Los fenómenos anormales son de gran interés porque ponen en cuestión la normalidad; la hacen relativa al margen que dicen normal; se prueba falsa. Ante su desfundamento, la ruptura de su principio, hay quienes optan por recrear una ideología como barullo que aligere la conciencia, que la confunda. Se inventan formas morales en las que anclar la moral, formas irracionales e impuestas con las que divulgan su ideología.

La ética infantil se ancla en una deuda con Cristo, en inciertas relaciones con otras religiones, en supercherías de filósofos trasnochados, y todo tipo de sofismas que se ajusten a su eslogan. La ética infantil no es, por principio, sino ética con arreglo a sí misma. Una y su emoción como el sustento de toda la ética; culpa de la falta de ética al resto que no es uno mismo; la raíz de la falta de ética es que no se es su simismo. Se iguala la ética a su mandato, la ética se hace igual a su mandamiento moral; pero el conocimiento moral es un artificio de la sociología del conocimiento moral, y sólo es una parte de la fenomenología de la ética. El conocimiento moral es un fenómeno histórico que estudia cómo discurre el conocimiento moral, y no es un conocimiento por sí mismo fuera del fenómeno del que forma parte.

Del conflicto epistemológico del conocimiento moral, su relatividad histórica, se han servido algunos para criticar el mal del relativismo, una crítica que, en sus manos, es una memez. El relativismo, recordamos, es una necesidad básica para la crítica; hace relativo lo que conoce en su ampliación, lo que critica. Se dirá, no obstante, que si no se hace una propuesta inicial, como que hay una condición objetiva por principio, no hay ningún principio que alcanzar. He insistido repetidamente en que es un sofisma que hace la proposición inicial igual a la final basándose en que es necesaria para su síntesis. Pero lo que hace el sofisma es hacer igual su tiempo, lo paraliza, no fluye; no discurre; hace de la síntesis su historicismo, la raíz de la que crece su ideología, y en la que se funda. La tesis contra el relativismo es cierta, pero el peligro es que no es válida en tanto no se cuestione a sí misma, en tanto no sea crítica, y no sea, claro está, verdad consigo misma. El bien objetivo, a este respecto que ya expliqué, no es el bien en sí mismo, sino el bien en tanto que es criticable; es el sentido en que es racional. El bien objetivo, la verdad y toda esa fanfarronería, no son sino la gramática del idiota; piensa sólo con arreglo a su forma; en definitiva, no piensa; es, pues, idiota.

================================

* _CONSIGNA ESCRITA_
Enumere todo aquello en lo que, según el fragmento seleccionado, se ancla la ética infantil. Para resolver esto, basta con el fragmento seleccionado.

* _MATERIAL PROPORCIONADO_

================================

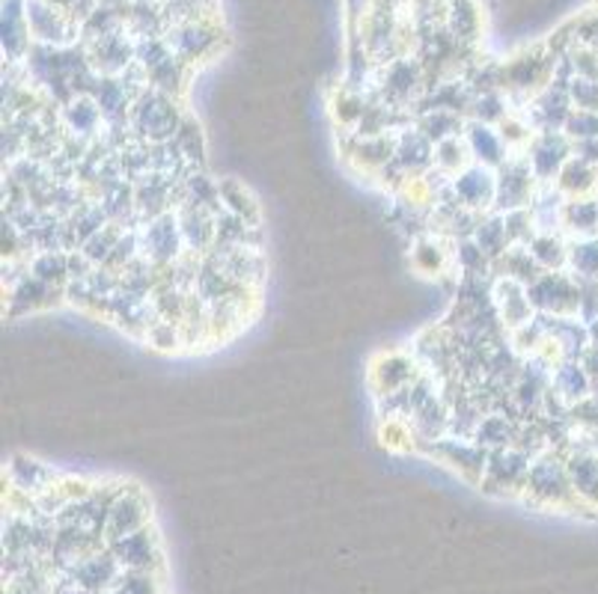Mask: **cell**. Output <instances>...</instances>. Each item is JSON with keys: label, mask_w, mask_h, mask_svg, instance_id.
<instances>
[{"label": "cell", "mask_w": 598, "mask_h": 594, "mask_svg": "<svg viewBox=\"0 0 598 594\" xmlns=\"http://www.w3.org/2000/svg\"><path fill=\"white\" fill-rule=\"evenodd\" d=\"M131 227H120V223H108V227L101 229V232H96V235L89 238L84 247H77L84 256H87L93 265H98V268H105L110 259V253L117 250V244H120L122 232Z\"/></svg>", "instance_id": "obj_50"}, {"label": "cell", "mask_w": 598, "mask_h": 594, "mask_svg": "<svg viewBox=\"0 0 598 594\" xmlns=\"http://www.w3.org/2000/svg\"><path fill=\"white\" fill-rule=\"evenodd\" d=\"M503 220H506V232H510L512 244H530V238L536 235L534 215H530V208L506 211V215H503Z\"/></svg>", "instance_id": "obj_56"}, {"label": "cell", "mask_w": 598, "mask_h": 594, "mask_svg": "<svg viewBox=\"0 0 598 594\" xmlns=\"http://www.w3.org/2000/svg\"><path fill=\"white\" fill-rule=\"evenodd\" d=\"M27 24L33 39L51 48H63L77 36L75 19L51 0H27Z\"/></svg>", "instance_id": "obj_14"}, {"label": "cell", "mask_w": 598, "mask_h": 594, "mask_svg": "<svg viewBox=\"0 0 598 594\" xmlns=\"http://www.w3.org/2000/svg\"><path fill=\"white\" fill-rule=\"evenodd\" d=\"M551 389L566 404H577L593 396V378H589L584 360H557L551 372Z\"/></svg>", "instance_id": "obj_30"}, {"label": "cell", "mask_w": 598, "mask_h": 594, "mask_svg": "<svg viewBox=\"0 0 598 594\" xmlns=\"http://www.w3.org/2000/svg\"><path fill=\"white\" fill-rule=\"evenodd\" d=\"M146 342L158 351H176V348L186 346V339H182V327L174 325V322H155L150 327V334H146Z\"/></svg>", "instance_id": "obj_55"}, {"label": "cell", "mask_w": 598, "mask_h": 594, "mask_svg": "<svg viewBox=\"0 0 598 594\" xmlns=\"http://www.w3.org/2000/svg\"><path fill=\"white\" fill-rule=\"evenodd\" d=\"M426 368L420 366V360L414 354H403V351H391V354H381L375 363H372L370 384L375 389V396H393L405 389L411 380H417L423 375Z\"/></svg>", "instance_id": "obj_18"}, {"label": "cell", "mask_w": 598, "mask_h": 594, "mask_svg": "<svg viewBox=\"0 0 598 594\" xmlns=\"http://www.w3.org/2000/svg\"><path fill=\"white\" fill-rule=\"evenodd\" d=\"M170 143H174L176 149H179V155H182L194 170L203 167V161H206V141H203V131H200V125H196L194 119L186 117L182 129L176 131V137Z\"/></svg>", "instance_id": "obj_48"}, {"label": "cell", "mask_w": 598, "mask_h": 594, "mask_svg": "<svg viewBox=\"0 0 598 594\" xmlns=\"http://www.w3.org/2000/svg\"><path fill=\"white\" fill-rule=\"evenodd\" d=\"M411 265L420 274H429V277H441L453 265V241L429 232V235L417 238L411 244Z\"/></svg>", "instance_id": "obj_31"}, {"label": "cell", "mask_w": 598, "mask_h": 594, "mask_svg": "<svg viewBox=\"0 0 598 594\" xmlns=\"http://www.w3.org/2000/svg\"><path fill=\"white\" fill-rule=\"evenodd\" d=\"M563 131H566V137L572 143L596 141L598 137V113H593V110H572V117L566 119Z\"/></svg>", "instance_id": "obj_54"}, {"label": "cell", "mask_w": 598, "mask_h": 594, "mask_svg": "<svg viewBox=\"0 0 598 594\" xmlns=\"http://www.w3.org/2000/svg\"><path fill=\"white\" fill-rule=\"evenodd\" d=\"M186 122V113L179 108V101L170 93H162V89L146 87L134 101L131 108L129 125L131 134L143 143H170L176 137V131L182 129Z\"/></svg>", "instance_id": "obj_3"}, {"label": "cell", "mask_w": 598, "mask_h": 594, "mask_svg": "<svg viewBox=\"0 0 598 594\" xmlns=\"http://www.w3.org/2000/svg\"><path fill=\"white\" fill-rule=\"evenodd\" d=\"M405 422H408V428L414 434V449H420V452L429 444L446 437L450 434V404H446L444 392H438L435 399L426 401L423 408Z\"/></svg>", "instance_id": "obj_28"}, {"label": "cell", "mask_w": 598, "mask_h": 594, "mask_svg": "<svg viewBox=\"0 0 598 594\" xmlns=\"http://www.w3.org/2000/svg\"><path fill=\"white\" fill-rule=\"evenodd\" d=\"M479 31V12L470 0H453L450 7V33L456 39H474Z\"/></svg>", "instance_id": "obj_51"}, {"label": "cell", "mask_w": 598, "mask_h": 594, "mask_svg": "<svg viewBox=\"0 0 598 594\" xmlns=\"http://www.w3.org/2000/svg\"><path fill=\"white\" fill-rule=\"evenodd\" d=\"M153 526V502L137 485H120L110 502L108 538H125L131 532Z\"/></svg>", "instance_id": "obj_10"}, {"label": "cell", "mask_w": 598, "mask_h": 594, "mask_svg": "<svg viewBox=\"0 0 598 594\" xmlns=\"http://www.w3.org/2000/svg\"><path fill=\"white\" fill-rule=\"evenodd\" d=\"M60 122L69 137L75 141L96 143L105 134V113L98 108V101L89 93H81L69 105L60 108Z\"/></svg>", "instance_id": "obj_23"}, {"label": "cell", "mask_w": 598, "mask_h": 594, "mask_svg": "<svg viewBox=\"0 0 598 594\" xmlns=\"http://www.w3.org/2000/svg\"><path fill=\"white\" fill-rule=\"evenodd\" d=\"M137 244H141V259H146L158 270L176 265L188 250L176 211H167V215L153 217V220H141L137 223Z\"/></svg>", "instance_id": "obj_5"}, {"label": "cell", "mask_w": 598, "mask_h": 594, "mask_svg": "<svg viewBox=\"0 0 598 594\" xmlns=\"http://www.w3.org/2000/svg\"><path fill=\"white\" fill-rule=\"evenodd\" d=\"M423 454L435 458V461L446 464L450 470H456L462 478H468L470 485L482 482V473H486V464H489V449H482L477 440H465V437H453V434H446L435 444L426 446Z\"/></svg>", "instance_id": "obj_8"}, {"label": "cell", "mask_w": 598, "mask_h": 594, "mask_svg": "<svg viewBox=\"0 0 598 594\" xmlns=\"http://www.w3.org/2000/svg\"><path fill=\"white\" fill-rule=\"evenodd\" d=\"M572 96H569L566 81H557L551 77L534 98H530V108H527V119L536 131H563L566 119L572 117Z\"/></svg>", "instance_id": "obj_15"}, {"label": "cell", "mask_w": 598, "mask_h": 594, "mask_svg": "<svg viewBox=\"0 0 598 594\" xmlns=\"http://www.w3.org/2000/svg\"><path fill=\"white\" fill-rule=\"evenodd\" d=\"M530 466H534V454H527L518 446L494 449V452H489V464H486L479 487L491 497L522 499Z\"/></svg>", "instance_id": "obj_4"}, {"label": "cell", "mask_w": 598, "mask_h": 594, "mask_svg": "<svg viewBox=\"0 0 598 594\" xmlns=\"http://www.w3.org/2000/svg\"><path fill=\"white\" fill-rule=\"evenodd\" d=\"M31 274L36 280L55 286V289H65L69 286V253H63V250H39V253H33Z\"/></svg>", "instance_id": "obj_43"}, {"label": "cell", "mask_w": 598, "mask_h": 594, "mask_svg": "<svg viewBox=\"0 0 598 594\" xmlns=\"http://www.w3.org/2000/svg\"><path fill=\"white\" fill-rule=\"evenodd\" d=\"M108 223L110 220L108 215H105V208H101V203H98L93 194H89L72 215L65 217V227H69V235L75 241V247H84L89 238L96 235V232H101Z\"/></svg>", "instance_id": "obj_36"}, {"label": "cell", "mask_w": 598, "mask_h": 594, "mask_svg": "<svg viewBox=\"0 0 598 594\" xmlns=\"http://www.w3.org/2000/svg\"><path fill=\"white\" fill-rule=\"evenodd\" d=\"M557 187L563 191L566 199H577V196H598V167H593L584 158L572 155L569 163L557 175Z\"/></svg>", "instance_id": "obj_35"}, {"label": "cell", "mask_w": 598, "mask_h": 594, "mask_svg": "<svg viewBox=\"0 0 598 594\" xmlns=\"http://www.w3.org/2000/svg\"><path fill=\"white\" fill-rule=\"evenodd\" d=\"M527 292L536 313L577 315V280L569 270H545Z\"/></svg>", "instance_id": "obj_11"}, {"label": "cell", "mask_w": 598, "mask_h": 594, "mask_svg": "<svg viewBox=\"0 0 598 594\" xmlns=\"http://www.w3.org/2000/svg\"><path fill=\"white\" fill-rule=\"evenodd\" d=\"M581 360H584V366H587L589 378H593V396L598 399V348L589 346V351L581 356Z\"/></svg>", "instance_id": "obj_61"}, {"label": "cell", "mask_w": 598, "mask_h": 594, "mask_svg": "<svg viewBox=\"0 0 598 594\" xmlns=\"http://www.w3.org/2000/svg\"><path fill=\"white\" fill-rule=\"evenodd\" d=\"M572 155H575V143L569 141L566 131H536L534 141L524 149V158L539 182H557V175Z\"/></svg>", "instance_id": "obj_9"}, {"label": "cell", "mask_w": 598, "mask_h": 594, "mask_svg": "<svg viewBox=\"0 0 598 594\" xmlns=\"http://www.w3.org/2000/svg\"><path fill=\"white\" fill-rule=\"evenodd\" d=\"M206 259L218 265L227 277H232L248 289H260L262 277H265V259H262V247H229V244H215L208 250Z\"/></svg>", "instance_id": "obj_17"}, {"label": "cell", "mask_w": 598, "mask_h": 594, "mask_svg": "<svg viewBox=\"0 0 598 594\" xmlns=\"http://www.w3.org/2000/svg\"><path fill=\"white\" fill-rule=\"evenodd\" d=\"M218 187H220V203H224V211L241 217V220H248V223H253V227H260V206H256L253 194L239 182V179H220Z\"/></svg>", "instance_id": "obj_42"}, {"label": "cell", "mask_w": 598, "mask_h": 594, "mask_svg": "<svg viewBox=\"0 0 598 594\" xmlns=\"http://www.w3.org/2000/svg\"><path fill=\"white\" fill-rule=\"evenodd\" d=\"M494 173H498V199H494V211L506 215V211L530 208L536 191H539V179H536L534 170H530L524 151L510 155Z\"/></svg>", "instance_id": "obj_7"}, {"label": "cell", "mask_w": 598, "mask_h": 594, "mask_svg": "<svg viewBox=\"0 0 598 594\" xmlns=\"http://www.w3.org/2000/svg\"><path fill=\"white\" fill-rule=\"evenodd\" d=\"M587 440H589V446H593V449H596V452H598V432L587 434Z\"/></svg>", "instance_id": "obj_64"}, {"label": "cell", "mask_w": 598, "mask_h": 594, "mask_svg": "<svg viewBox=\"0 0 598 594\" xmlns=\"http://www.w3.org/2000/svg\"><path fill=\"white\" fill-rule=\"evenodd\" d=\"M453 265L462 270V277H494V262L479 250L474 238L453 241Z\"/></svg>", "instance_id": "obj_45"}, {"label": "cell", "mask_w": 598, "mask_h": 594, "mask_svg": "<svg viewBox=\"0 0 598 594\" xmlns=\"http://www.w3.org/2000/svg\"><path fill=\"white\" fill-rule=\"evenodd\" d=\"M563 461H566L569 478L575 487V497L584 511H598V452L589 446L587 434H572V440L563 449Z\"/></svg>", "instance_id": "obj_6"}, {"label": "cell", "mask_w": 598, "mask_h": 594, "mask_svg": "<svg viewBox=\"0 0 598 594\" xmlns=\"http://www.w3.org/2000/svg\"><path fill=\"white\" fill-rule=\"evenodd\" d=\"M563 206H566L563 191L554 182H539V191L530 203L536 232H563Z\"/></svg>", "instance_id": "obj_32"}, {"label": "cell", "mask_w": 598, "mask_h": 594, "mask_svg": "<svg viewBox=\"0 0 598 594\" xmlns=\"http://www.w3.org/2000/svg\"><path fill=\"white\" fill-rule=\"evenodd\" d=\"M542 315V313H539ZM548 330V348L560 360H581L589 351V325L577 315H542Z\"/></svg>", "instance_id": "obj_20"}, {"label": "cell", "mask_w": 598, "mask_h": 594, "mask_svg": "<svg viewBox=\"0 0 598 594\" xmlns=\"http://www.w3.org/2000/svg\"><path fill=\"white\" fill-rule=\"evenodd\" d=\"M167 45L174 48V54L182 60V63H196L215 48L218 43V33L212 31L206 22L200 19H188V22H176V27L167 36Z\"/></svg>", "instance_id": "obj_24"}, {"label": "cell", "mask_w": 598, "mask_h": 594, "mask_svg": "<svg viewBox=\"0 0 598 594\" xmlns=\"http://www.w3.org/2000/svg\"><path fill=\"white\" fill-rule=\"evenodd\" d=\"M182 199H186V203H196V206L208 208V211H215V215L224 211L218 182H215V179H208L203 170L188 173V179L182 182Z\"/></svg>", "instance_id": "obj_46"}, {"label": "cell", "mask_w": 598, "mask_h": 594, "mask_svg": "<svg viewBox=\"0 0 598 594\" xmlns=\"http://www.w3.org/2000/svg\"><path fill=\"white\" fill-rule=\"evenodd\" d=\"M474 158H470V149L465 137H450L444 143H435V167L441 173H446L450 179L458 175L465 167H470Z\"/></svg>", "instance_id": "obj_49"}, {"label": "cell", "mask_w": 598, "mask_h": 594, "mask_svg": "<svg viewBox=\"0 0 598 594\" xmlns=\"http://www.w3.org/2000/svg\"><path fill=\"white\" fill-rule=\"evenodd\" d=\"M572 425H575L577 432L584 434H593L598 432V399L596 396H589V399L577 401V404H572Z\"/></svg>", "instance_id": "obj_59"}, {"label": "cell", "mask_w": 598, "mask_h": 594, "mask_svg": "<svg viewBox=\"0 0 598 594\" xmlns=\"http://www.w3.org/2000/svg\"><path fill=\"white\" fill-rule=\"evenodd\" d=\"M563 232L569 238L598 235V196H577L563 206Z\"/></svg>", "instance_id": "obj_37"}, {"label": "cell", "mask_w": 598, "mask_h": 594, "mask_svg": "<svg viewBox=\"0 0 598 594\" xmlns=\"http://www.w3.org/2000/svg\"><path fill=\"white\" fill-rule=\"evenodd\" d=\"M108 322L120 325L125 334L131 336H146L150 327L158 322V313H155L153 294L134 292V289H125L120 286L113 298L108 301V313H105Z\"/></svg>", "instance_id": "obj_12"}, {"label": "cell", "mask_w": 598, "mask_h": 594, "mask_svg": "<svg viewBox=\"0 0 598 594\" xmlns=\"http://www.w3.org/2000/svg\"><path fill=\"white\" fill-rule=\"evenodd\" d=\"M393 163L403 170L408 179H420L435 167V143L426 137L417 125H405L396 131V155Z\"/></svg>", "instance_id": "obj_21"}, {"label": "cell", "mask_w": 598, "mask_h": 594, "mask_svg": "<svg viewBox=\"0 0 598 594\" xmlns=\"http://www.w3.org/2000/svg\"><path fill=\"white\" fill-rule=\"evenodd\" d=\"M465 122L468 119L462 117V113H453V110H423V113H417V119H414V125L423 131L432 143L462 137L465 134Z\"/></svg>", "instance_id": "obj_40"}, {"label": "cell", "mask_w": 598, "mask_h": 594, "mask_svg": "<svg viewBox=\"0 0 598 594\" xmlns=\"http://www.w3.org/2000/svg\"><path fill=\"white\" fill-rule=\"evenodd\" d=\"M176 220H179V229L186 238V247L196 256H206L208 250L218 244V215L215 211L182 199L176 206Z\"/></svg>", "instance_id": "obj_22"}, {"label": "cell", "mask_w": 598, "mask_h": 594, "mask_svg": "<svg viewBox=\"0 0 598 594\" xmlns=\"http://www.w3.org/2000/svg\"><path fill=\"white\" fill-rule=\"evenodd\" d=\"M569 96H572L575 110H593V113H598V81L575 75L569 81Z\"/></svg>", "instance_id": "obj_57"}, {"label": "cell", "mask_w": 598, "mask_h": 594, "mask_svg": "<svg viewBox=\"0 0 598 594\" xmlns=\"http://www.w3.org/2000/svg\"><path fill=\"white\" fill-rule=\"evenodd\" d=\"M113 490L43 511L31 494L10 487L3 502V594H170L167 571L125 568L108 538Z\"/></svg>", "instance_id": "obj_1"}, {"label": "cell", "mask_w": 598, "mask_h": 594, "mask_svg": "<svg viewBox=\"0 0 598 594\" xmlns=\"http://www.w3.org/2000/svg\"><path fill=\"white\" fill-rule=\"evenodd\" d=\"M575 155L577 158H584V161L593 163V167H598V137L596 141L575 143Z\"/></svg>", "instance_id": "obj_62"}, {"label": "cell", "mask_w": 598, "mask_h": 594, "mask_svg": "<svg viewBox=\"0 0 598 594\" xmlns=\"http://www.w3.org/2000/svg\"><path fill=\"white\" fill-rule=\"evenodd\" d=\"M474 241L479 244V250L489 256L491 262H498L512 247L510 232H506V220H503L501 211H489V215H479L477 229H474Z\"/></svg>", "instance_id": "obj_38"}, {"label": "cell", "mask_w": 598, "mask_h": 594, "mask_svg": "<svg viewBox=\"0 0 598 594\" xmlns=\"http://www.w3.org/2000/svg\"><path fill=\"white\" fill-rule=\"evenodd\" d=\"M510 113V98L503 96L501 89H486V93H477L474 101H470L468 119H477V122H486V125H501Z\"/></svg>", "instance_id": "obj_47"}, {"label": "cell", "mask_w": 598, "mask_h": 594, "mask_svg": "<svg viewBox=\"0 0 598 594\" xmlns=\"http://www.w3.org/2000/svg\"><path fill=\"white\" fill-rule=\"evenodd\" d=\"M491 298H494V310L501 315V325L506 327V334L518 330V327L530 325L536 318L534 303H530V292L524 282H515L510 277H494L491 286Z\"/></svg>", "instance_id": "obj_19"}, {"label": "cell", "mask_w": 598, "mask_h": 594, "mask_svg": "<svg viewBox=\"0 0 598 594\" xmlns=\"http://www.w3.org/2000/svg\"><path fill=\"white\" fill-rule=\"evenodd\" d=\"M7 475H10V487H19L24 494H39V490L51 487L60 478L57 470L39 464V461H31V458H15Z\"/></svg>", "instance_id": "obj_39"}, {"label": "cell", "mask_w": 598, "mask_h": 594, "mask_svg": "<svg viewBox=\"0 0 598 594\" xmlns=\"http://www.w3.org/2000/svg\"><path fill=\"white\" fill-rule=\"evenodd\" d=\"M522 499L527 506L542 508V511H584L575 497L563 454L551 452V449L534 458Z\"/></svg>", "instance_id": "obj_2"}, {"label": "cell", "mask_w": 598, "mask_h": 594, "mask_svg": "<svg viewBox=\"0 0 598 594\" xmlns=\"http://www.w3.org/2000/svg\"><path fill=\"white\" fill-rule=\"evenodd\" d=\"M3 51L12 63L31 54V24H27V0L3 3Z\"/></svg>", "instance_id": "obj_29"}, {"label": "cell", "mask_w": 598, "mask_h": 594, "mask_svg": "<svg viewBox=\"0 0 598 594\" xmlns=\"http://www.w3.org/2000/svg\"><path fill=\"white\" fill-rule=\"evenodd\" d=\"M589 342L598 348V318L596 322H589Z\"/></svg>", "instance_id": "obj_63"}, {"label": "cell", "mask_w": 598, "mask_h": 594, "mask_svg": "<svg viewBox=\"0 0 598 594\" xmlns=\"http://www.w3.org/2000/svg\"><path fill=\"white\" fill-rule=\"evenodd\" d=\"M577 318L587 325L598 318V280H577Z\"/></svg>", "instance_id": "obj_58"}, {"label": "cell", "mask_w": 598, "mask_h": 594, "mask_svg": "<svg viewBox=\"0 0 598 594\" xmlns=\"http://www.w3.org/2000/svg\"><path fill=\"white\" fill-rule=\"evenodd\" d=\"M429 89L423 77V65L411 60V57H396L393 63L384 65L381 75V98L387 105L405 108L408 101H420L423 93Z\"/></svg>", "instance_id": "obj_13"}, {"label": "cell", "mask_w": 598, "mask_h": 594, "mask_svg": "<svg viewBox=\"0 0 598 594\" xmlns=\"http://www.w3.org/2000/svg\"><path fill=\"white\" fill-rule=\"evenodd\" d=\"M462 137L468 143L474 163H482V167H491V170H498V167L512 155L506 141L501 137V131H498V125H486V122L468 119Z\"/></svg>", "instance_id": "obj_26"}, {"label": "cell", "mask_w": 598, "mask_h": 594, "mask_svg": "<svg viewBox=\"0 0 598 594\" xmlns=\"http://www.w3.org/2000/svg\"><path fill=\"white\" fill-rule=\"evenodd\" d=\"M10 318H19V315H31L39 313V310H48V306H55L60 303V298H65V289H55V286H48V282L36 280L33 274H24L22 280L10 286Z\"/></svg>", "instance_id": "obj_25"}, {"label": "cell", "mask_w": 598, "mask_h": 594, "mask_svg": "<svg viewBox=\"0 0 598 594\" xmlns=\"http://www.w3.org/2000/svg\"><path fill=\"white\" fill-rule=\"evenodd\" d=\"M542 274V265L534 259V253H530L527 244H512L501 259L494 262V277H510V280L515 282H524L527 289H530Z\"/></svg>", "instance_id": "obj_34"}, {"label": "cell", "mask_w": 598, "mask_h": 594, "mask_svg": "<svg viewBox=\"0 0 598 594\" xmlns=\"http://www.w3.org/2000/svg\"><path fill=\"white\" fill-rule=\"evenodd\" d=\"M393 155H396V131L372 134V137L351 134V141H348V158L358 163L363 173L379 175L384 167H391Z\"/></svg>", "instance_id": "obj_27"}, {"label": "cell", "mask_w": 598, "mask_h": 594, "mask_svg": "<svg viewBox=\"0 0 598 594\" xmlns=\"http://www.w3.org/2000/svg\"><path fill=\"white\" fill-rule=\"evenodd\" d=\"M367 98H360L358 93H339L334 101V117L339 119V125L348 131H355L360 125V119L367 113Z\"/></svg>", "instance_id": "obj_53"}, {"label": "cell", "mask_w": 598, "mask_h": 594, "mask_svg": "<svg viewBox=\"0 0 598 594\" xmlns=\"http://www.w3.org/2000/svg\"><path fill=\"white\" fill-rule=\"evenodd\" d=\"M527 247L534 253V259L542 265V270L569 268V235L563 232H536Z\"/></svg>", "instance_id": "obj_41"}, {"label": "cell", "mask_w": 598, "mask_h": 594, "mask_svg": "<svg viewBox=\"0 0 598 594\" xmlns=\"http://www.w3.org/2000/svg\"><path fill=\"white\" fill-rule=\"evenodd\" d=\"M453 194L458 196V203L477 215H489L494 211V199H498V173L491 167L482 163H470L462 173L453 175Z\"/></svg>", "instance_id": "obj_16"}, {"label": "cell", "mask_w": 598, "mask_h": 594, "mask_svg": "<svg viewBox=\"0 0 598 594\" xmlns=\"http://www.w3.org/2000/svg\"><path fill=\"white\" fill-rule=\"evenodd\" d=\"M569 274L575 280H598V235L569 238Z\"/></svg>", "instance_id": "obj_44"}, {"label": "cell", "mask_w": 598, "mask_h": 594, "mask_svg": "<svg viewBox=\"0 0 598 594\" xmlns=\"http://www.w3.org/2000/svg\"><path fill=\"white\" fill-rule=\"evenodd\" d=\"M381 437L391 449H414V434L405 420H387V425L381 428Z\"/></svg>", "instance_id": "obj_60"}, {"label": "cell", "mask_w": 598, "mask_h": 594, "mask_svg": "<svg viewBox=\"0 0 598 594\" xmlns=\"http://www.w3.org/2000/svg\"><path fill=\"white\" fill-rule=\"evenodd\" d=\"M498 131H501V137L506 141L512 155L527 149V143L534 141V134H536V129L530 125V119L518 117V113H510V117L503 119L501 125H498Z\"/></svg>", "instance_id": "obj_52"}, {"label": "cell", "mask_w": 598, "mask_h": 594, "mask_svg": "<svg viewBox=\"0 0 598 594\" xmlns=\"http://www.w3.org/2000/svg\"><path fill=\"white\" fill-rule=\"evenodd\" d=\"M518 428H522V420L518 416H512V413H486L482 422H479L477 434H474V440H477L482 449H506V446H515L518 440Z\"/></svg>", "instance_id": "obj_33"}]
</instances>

================================

* _RESPUESTA DEL EJERCICIO_
- Una deuda con Cristo
- Inciertas relaciones con otras religiones
- Supercherías de filósofos trasnochados
- Todo tipo de sofismas que se ajusten a su eslogan